Prompt: Reproduce word for word the part of the data that opens with the line containing "How far would" and runs through the end of the data.

Raw data:
• • •

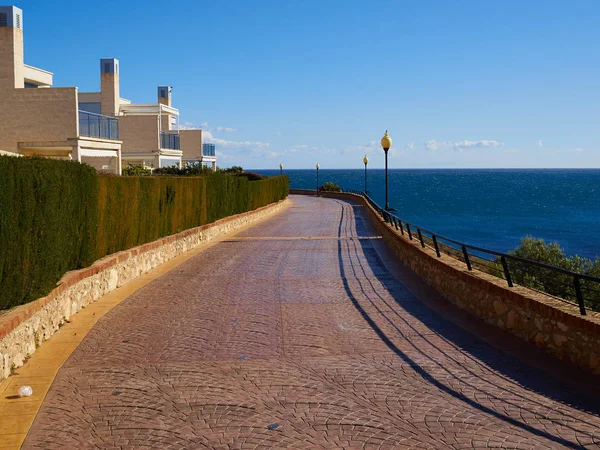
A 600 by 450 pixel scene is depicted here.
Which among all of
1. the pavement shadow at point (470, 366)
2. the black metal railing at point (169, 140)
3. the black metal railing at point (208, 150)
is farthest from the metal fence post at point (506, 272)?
the black metal railing at point (208, 150)

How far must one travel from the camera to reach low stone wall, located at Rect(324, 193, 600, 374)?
818 cm

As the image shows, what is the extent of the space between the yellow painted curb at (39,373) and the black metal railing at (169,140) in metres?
34.0

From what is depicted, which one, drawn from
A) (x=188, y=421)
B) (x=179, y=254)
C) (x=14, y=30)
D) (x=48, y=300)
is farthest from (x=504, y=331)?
(x=14, y=30)

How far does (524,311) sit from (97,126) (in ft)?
86.3

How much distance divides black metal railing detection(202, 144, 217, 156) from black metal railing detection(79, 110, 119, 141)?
26.2m

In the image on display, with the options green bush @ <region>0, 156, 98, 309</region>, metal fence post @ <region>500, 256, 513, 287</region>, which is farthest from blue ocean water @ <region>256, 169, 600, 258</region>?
green bush @ <region>0, 156, 98, 309</region>

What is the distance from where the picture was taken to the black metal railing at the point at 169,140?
155 feet

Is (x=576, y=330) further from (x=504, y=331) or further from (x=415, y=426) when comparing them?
(x=415, y=426)

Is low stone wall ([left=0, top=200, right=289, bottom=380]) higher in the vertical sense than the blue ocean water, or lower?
higher

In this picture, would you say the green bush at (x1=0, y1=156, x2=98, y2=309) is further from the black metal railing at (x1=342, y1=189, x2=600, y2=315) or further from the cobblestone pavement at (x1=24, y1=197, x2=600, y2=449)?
the black metal railing at (x1=342, y1=189, x2=600, y2=315)

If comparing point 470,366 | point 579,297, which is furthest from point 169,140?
point 579,297

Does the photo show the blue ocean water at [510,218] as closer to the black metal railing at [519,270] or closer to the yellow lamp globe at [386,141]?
the yellow lamp globe at [386,141]

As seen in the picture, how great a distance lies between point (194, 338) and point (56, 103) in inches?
867

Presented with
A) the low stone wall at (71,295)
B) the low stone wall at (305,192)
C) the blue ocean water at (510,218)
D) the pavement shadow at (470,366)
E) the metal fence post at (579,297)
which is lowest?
the blue ocean water at (510,218)
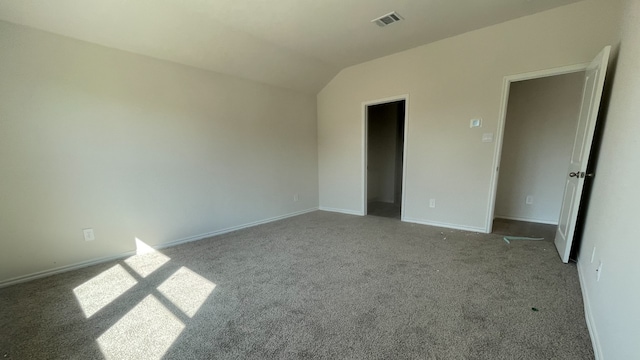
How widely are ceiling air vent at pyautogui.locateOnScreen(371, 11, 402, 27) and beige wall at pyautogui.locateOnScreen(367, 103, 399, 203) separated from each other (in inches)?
96.9

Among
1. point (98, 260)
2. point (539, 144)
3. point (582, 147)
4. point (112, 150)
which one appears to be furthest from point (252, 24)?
point (539, 144)

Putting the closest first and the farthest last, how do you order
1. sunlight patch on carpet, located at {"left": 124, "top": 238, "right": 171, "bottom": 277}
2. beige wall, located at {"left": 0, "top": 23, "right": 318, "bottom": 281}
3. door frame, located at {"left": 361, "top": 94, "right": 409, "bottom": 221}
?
beige wall, located at {"left": 0, "top": 23, "right": 318, "bottom": 281}
sunlight patch on carpet, located at {"left": 124, "top": 238, "right": 171, "bottom": 277}
door frame, located at {"left": 361, "top": 94, "right": 409, "bottom": 221}

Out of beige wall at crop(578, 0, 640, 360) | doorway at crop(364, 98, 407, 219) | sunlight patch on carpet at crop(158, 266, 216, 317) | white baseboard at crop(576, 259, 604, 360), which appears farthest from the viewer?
doorway at crop(364, 98, 407, 219)

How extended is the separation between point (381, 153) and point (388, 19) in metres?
3.08

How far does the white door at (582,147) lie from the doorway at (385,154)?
2.64 m

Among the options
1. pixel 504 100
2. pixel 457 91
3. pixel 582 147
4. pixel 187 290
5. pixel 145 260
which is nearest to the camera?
pixel 187 290

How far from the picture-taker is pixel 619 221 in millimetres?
1243

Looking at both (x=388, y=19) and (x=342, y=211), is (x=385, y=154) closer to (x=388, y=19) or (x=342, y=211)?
(x=342, y=211)

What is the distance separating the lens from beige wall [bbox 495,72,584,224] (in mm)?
3145

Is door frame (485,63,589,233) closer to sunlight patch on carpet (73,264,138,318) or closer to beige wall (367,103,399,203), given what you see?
beige wall (367,103,399,203)

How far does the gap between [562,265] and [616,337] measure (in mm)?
1492

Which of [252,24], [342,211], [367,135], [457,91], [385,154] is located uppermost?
[252,24]

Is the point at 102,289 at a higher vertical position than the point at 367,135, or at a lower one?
lower

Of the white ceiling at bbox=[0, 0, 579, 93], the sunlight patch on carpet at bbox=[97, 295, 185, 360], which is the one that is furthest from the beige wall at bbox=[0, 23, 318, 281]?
the sunlight patch on carpet at bbox=[97, 295, 185, 360]
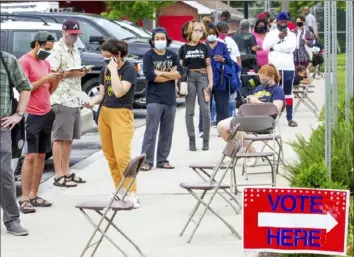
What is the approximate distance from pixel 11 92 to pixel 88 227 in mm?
1461

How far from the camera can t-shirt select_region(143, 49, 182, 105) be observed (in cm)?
1185

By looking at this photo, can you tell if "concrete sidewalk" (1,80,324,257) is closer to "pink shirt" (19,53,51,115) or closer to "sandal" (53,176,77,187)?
"sandal" (53,176,77,187)

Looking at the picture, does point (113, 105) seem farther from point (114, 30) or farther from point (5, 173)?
point (114, 30)

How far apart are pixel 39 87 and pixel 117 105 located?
2.61 feet

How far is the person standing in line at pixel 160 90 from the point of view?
38.8 feet

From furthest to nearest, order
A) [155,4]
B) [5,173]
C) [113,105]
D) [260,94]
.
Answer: [155,4] < [260,94] < [113,105] < [5,173]

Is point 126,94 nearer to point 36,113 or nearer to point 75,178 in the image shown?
point 36,113

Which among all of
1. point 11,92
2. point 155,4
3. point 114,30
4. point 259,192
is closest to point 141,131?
point 114,30

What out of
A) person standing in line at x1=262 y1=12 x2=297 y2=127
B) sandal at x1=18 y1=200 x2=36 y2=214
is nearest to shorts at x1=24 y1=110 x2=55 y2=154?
sandal at x1=18 y1=200 x2=36 y2=214

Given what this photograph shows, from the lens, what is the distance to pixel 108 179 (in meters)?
11.8

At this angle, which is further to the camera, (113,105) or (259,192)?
(113,105)

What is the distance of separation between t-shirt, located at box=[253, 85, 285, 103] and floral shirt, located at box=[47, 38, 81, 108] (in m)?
2.58

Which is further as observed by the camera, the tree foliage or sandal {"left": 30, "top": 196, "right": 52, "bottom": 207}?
the tree foliage

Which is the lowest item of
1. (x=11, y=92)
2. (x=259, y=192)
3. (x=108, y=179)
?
(x=108, y=179)
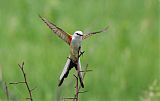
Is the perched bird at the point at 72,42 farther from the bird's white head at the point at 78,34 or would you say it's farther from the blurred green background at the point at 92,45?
the blurred green background at the point at 92,45

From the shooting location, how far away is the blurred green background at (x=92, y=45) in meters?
6.82

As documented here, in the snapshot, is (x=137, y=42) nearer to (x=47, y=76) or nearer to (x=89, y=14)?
(x=89, y=14)

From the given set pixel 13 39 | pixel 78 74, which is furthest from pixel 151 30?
pixel 78 74

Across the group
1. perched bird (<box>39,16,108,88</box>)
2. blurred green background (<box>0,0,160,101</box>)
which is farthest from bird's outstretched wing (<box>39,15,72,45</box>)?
blurred green background (<box>0,0,160,101</box>)

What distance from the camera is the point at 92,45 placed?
24.4 ft

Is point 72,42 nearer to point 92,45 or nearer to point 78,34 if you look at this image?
point 78,34

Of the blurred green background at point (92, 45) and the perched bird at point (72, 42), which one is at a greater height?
the blurred green background at point (92, 45)

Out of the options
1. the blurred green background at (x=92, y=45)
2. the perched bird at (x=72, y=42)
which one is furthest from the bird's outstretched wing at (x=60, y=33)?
the blurred green background at (x=92, y=45)

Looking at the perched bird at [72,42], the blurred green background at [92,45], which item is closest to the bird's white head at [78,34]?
the perched bird at [72,42]

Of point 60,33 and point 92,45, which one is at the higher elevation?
point 92,45

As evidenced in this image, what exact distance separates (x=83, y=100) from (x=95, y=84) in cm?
44

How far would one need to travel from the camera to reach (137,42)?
7785 mm

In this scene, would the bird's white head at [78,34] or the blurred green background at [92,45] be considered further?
the blurred green background at [92,45]

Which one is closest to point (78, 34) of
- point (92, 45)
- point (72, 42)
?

• • •

Solution for this task:
How far would one need to travel from the camera to reach (137,42)?
7785 mm

In this scene, would the bird's white head at [78,34] or the blurred green background at [92,45] be considered further?
the blurred green background at [92,45]

Which one is closest to point (78, 34) of
- point (92, 45)
- point (72, 42)
?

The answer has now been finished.